A. Benchmarking Performance

• Gene Expression: TEsingle achieved an F1 score of 0.87 for gene expression (whole-cell model), outperforming STARsolo-TE (0.81), CellRanger-TE (0.79), and scTE (0.66). It showed that including TEs in the analysis does not degrade gene quantification; in fact, it improves it.
• TE Expression (Locus-Specific): TEsingle achieved an F1 score of 0.74 for locus-specific TE quantification, significantly higher than STARsolo-TE (0.51). Other tools (CellRanger, soloTE, scTE) performed poorly at the locus level, often aggregating to subfamily levels or generating high false-positive rates.
• snRNA-seq Specifics: TEsingle maintained high accuracy in single-nucleus simulations (40% intron retention), whereas other tools showed increased false positives and negatives due to misinterpreting intronic reads as TE expression.

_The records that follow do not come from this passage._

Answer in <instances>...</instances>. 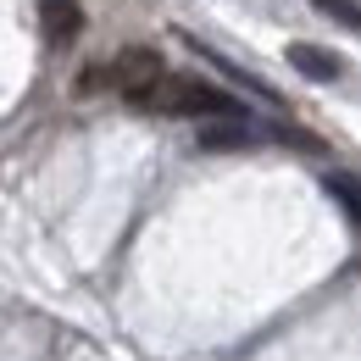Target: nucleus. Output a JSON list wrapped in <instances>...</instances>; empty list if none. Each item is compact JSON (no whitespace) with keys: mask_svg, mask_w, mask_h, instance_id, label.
I'll return each instance as SVG.
<instances>
[{"mask_svg":"<svg viewBox=\"0 0 361 361\" xmlns=\"http://www.w3.org/2000/svg\"><path fill=\"white\" fill-rule=\"evenodd\" d=\"M161 73H167V67H161V56L150 45H128L117 61H106V90H117V94L134 100V94H145Z\"/></svg>","mask_w":361,"mask_h":361,"instance_id":"obj_2","label":"nucleus"},{"mask_svg":"<svg viewBox=\"0 0 361 361\" xmlns=\"http://www.w3.org/2000/svg\"><path fill=\"white\" fill-rule=\"evenodd\" d=\"M322 189L345 206V217H350V223H361V178H356V173H328Z\"/></svg>","mask_w":361,"mask_h":361,"instance_id":"obj_6","label":"nucleus"},{"mask_svg":"<svg viewBox=\"0 0 361 361\" xmlns=\"http://www.w3.org/2000/svg\"><path fill=\"white\" fill-rule=\"evenodd\" d=\"M39 23H45L50 45H73L84 28V11H78V0H39Z\"/></svg>","mask_w":361,"mask_h":361,"instance_id":"obj_4","label":"nucleus"},{"mask_svg":"<svg viewBox=\"0 0 361 361\" xmlns=\"http://www.w3.org/2000/svg\"><path fill=\"white\" fill-rule=\"evenodd\" d=\"M256 128L245 123V117H223V123H206L200 128V150H245V145H256Z\"/></svg>","mask_w":361,"mask_h":361,"instance_id":"obj_5","label":"nucleus"},{"mask_svg":"<svg viewBox=\"0 0 361 361\" xmlns=\"http://www.w3.org/2000/svg\"><path fill=\"white\" fill-rule=\"evenodd\" d=\"M322 17H334V23H345V28H356L361 34V0H312Z\"/></svg>","mask_w":361,"mask_h":361,"instance_id":"obj_8","label":"nucleus"},{"mask_svg":"<svg viewBox=\"0 0 361 361\" xmlns=\"http://www.w3.org/2000/svg\"><path fill=\"white\" fill-rule=\"evenodd\" d=\"M134 106L156 117H245L239 100H228L223 90H212L200 78H183V73H161L145 94H134Z\"/></svg>","mask_w":361,"mask_h":361,"instance_id":"obj_1","label":"nucleus"},{"mask_svg":"<svg viewBox=\"0 0 361 361\" xmlns=\"http://www.w3.org/2000/svg\"><path fill=\"white\" fill-rule=\"evenodd\" d=\"M289 56V67L295 73H306L312 84H334V78H345V61L334 56V50H322V45H306V39H295V45L283 50Z\"/></svg>","mask_w":361,"mask_h":361,"instance_id":"obj_3","label":"nucleus"},{"mask_svg":"<svg viewBox=\"0 0 361 361\" xmlns=\"http://www.w3.org/2000/svg\"><path fill=\"white\" fill-rule=\"evenodd\" d=\"M189 45L200 50V56H206V61H212V67H217V73H228V78H233V84H239V90L262 94V100H278V94H272L267 84H262V78H250V73H245V67H233V61H228V56H217V50H206V45H200V39H189Z\"/></svg>","mask_w":361,"mask_h":361,"instance_id":"obj_7","label":"nucleus"}]
</instances>
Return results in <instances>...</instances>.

B. Application to Parkinson's Disease (PD)
Using a public snRNA-seq dataset of the SNpc from PD patients and controls:

• Validation: TEsingle successfully recapitulated 84.9% of the differentially expressed genes (DEGs) found in the original gene-only study, confirming its reliability for gene expression.
• TE Dysregulation in Neurons:
  • Dopaminergic Neurons (DA): Showed elevation of young, intact, and human-specific TEs, specifically SVA-F-dup252 and SVA-E-dup596.
  • Excitatory Neurons: Exhibited the largest set of upregulated TEs, including young LINE-1 (L1PA2-dup4380) and ERV families (HERV9, LTR12B).
• TE Dysregulation in Glia:
  • Reactive Astrocytes: A specific subpopulation of reactive astrocytes (marked by HSPH1) showed a global elevation of TEs, including the human-specific HERVK11-dup192.
  • Cytokine-Responding Microglia: This inflammatory microglial state showed the highest TE upregulation among microglia, enriched for young LINE-1 (L1HS-dup497) and HERVK9 elements.
• Specificity: TE expression was highly cell-type and cellular-state specific. Most dysregulated TEs were unique to a single subpopulation, suggesting TEs act as markers for specific disease-associated cellular states.

5. Significance

• Technical Advancement: TEsingle solves the "multi-mapping" and "intron retention" problems that have historically prevented accurate TE analysis in single-cell genomics. It enables researchers to move beyond subfamily-level analysis to the specific genomic locus, which is critical for understanding the functional impact of TEs.
• Biological Insight into Neurodegeneration: The study provides the first high-resolution map of TE activity in PD. It reveals that TE reactivation is not a global phenomenon but is tightly linked to specific pro-inflammatory cellular states (reactive astrocytes, cytokine-responding microglia) and vulnerable dopaminergic neurons.
• Mechanistic Hypothesis: The findings suggest that specific young TEs (like SVA and HERVK families) may act as inflammatory sensors or drivers in PD, potentially contributing to neuroinflammation and neuronal stress. This opens new avenues for investigating TE-targeted therapies in neurodegenerative diseases.
• Resource Availability: The authors provide open-source code, simulated benchmarking datasets, and pre-processed count matrices, facilitating immediate adoption by the community.